Terça-feira, 27 de fevereiro de 2018
Governo da China tenta pôr
fim ao que qualifica como 'atos obscenos' (Foto: Getty Images/ BBC)
A música ressoa por meio de alto-falantes
barulhentos e strippers dançam no ritmo, enquanto os demais participantes do
evento acompanham a melodia assobiando. Mas não estamos falando exatamente de
uma festa, e sim de cortejos fúnebres em alguns lugares da China.
No início deste ano, o governo do país reforçou sua
oposição a essa prática não só em funerais, mas também em casamentos e templos,
classificando-a como “obscena e vulgar”.
No entanto, ela persiste.
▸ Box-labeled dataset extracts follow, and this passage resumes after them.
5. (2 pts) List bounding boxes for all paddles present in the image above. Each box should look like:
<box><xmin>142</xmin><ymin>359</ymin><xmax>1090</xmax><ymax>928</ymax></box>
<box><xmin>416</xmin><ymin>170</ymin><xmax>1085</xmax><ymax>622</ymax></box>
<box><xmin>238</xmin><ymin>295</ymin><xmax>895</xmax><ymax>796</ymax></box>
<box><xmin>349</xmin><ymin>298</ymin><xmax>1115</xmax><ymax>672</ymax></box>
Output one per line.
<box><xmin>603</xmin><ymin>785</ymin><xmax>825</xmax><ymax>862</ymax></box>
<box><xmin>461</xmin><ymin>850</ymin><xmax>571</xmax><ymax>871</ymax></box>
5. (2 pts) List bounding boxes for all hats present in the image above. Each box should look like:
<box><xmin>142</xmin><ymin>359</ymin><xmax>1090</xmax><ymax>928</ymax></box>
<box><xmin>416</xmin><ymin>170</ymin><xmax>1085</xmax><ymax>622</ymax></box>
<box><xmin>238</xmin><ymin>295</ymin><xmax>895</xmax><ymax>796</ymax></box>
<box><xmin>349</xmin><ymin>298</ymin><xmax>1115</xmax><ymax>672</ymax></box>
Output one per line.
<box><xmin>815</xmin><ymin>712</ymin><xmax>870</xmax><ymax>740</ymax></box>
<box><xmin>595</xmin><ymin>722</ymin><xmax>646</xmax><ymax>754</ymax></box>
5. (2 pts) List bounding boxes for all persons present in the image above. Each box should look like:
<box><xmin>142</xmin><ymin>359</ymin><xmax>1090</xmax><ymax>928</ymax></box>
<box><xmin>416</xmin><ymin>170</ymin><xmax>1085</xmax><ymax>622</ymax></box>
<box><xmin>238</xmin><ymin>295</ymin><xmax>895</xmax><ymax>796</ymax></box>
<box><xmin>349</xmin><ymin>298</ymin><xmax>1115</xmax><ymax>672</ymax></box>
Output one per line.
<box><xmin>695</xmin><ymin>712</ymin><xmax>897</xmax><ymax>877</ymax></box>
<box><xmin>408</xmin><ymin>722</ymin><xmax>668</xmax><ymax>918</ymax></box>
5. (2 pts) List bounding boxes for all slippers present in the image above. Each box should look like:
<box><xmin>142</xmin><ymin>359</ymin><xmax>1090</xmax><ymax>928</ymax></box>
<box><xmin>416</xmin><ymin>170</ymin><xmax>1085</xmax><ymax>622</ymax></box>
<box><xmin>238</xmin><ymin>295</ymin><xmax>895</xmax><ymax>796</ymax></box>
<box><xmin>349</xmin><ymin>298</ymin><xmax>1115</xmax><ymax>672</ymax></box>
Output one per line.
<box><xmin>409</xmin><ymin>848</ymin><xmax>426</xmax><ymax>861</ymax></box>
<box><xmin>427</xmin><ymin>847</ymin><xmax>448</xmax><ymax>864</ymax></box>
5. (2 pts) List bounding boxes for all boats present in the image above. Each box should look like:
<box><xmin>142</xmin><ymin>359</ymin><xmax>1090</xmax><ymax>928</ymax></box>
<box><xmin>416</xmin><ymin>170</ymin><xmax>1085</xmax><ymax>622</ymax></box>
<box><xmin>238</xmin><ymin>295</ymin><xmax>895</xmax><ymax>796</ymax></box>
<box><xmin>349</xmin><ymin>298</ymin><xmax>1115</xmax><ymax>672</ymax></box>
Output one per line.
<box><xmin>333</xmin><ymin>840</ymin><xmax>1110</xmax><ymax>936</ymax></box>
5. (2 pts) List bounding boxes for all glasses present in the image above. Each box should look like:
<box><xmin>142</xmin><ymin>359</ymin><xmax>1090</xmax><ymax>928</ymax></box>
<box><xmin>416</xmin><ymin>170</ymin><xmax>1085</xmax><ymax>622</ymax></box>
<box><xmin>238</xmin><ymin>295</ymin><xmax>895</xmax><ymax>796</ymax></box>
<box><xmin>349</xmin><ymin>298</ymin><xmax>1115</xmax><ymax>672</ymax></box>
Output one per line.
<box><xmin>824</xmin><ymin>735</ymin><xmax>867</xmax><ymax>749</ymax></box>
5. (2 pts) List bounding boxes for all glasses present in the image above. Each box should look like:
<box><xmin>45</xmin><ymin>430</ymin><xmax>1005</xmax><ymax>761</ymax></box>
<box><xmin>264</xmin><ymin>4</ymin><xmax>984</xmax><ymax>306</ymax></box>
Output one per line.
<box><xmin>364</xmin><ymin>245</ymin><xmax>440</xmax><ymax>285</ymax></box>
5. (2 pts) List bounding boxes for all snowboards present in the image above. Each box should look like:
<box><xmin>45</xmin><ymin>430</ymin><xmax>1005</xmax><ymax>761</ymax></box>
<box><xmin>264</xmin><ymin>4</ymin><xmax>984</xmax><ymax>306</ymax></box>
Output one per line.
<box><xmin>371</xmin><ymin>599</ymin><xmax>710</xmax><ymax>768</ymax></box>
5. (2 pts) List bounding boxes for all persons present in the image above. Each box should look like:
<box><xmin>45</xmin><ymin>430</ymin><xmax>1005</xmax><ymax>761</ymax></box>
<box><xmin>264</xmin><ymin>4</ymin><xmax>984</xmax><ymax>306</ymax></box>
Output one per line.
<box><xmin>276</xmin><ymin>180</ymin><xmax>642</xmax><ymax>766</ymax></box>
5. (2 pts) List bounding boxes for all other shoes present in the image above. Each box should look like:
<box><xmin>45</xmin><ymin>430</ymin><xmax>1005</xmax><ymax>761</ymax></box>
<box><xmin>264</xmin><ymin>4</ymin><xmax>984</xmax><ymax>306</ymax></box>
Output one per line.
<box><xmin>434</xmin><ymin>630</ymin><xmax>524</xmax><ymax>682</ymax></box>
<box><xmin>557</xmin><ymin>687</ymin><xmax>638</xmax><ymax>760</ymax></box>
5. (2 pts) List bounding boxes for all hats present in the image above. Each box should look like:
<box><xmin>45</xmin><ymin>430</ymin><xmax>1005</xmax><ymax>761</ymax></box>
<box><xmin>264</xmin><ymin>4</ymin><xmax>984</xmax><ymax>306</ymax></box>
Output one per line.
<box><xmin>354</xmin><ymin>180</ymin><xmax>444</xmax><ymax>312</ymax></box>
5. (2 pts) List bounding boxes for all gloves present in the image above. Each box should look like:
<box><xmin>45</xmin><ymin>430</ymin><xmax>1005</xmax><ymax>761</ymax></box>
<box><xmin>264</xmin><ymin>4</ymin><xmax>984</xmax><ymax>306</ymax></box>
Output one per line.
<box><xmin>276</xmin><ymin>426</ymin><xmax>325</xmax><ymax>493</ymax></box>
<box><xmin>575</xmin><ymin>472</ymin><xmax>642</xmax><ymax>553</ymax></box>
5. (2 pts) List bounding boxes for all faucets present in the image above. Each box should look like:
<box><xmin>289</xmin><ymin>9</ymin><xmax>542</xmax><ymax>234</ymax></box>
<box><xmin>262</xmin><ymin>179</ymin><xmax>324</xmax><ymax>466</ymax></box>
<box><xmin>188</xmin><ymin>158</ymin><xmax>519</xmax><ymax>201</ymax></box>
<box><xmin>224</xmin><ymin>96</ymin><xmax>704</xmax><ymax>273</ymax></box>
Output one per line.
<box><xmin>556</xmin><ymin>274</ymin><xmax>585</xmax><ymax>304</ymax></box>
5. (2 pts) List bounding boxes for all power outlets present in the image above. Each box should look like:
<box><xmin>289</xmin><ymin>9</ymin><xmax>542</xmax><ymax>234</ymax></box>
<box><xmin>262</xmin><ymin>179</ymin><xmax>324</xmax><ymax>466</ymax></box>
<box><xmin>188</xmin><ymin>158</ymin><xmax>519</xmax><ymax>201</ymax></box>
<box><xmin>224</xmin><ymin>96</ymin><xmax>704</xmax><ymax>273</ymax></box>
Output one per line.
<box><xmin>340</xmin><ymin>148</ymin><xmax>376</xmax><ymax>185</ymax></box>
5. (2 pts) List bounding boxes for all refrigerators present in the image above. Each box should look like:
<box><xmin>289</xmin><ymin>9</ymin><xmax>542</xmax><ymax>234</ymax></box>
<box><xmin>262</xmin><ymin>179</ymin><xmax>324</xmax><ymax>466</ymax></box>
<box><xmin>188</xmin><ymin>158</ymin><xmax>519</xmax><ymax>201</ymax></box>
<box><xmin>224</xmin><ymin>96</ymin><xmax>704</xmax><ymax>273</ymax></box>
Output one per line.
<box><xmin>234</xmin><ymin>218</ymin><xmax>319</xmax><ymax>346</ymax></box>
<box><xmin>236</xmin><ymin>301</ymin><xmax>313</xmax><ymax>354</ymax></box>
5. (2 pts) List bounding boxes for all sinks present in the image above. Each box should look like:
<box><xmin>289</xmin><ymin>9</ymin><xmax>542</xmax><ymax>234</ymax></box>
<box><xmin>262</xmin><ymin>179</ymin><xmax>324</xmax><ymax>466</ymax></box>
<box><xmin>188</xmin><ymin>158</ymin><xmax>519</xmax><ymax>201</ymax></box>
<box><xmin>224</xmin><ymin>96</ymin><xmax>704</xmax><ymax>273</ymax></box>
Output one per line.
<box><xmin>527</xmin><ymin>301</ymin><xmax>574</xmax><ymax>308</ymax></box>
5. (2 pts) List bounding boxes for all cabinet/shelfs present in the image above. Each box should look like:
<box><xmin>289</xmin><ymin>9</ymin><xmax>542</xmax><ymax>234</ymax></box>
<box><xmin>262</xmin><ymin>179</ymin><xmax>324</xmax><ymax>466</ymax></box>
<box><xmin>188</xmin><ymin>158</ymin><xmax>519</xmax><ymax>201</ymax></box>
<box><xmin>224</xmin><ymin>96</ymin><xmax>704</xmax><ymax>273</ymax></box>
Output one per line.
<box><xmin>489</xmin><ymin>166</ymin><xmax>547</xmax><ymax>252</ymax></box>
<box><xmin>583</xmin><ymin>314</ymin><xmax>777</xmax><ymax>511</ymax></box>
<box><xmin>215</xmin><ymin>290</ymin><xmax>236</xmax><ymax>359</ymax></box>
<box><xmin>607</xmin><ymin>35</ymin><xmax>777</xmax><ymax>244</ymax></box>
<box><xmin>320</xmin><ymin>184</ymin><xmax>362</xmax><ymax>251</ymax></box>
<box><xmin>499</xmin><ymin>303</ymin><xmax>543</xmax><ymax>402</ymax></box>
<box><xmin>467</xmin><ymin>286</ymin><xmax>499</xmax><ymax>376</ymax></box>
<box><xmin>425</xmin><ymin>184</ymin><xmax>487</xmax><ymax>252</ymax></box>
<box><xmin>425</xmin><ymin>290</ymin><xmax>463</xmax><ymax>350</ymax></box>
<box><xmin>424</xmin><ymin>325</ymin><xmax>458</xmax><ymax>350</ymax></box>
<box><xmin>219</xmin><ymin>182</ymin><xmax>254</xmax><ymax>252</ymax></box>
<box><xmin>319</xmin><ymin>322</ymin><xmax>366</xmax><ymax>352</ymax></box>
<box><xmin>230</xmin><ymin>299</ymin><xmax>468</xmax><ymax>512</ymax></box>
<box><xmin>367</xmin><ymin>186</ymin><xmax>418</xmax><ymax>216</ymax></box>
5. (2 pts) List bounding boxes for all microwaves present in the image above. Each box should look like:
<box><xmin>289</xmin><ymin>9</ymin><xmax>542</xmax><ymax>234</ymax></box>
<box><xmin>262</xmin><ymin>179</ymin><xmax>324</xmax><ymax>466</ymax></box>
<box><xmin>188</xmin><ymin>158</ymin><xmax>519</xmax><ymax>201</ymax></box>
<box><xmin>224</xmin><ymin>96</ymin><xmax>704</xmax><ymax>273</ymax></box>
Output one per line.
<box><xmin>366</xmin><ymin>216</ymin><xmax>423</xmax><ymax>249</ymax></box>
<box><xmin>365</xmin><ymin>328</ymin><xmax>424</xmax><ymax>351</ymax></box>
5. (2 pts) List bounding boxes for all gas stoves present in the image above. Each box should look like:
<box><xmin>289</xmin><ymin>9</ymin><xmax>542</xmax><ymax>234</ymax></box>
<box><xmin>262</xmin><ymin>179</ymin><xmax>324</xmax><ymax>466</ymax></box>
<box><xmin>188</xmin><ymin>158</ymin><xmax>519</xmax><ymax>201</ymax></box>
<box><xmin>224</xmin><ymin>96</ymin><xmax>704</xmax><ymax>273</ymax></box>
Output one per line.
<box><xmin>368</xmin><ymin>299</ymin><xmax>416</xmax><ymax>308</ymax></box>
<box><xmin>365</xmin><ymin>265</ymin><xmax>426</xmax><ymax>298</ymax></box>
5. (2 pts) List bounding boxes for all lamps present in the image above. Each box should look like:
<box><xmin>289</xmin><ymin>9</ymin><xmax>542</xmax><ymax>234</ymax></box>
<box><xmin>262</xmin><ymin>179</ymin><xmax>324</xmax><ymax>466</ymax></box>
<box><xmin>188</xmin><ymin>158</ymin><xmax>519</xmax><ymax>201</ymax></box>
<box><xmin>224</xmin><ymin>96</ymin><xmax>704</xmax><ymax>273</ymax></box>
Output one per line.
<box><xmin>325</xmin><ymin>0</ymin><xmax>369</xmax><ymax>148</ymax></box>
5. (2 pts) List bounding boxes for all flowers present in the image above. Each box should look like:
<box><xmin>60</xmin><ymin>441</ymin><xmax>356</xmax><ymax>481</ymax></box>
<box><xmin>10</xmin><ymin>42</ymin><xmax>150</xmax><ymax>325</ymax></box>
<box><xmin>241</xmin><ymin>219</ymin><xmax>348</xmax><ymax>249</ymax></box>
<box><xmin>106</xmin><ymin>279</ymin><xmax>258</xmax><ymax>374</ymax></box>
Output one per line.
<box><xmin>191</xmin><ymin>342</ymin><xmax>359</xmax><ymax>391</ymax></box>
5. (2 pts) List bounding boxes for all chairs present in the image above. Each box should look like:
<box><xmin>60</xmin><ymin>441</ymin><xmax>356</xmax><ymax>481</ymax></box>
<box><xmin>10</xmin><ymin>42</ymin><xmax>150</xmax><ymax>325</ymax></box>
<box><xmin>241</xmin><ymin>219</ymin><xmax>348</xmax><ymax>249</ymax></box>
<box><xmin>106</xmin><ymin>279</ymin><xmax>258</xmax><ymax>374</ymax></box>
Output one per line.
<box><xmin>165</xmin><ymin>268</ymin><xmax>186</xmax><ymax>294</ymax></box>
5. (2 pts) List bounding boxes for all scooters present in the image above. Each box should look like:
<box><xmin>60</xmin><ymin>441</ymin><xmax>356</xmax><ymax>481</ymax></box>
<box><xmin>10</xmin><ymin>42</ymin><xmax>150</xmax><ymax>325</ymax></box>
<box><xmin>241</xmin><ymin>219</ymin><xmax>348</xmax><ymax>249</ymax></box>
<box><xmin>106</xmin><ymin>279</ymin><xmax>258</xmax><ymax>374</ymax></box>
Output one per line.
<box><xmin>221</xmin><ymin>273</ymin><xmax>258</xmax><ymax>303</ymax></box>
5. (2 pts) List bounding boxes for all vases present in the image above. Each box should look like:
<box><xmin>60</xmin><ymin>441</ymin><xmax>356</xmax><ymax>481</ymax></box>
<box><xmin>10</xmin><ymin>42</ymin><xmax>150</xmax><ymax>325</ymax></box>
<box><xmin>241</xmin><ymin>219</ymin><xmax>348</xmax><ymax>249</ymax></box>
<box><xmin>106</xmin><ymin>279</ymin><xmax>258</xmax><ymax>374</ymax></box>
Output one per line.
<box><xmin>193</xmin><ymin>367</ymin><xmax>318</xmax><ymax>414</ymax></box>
E não é a primeira vez que se
tenta aboli-la.
Mas por que as
pessoas contratam strippers para funerais?
Uma das teorias indica que essas dançarinas são usadas
como isca para atrair um número maior de pessoas aos funerais, uma vez que a
presença de uma grande multidão é vista como uma forma de honrar o falecido.
Em alguns lugares, essa prática também está relacionada
ao “culto à reprodução”.
“Em algumas culturas locais, a dança com elementos
eróticos pode ser usada para transmitir os desejos do falecido de ser abençoado
com muitos filhos”, disse Huang Jianxing, professor da Universidade Fujian, ao
jornal estatal Global Times.
Outra hipótese sugere que a contratação de strippers pode
ser vista como uma demonstração de riqueza.
“As famílias das zonas rurais da China são mais propensas
a mostrar que têm dinheiro gastando o equivalente a várias vezes sua renda
anual contratando atores, cantores, comediantes e strippers para confortar os
parentes em luto e entretê-los”, disse o Global Times.
Prática recente
Ainda que seja próprio das áreas rurais da China, na
verdade é em Taiwan, onde teve suas origens, que esse fenômeno é muito mais
comum.
“A primeira vez que a prática de contratação de strippers
para funerais chamou amplamente a atenção da opinião pública foi em Taiwan, em
1980”, disse à BBC o antropólogo Marc Moskowitz, da Universidade da Carolina do
Sul, no EUA.
“Tornou-se muito comum em Taiwan, enquanto na China o
governo tem sido tão restritivo que muita gente nunca ouviu nem falar disso”,
disse ele.
Mas mesmo em Taiwan a prática não é muito frequente nas
grandes cidades.
“Por estar em uma área obscura entre a legalidade e a
ilegalidade, a presença de strippers é menos comum nos centros urbanos, embora
com frequência possa ser vista nas periferias de muitas cidades”, disse
Moskowitz.
No ano passado, houve um funeral em Taiwan em que 50
dançarinas de pole dancing faziam suas piruetas nos tetos de jipes na cidade de
Chiayi, no sul do país.
A “cerimônia” era para honrar um político local que, de
acordo com sua família, havia pedido “por meio de um sonho” para ter um funeral
colorido.
Combate
ostensivo
A perseguição das autoridades chinesas agora é apenas a
mais recente tentativa de pôr fim à prática.
Uma nova campanha do Ministério da Cultura será
direcionada particularmente as províncias de Henan, Anhui, Jiangsu e Hebei.
Como parte dela, o governo colocou em operação uma linha
telefônica para denúncias, por meio da qual espera que os cidadãos informem
qualquer “ação errada” cometida em um funeral em troca de uma recompensa
financeira.
É difícil saber se a prática desaparecerá completamente.
O que é claro é que o governo chinês não vai parar de persegui-la até lá.
O
Ministério da Cultura qualificou esse tipo de ação como “não civilizada” e
anunciou que qualquer um que contratar uma stripper para atrair pessoas a um
funeral será “duramente punido”.
“O governo da China se vê como uma figura paterna que
precisa guiar seus cidadãos. Eles estão preocupados com a exibição pública de
corpos nus e a influência que isso poderia ter na sociedade, especialmente
porque as crianças muitas vezes veem esses espetáculos”, disse Moskowitz,
advertindo que talvez não seja tão fácil eliminar essa prática.
“O fato de continuar a ser realizada, apesar de
perseguida pelas leis, demonstra o quão persistente ela é”, acrescenta.
Em 2006, os dirigentes de cinco empresas de strip-tease
na província oriental de Jiangsu foram presos após centenas de pessoas
participarem do funeral de um fazendeiro, no qual a prática foi realizada.
Em 2015, comunidades das províncias de Hebei e Jiangsu
alcançaram grande notoriedade nas redes sociais quando foi descoberto que
haviam convidado strippers para realizar “atos obscenos” nos funerais. O
governo, mais uma vez, puniu os organizadores e as dançarinas envolvidas.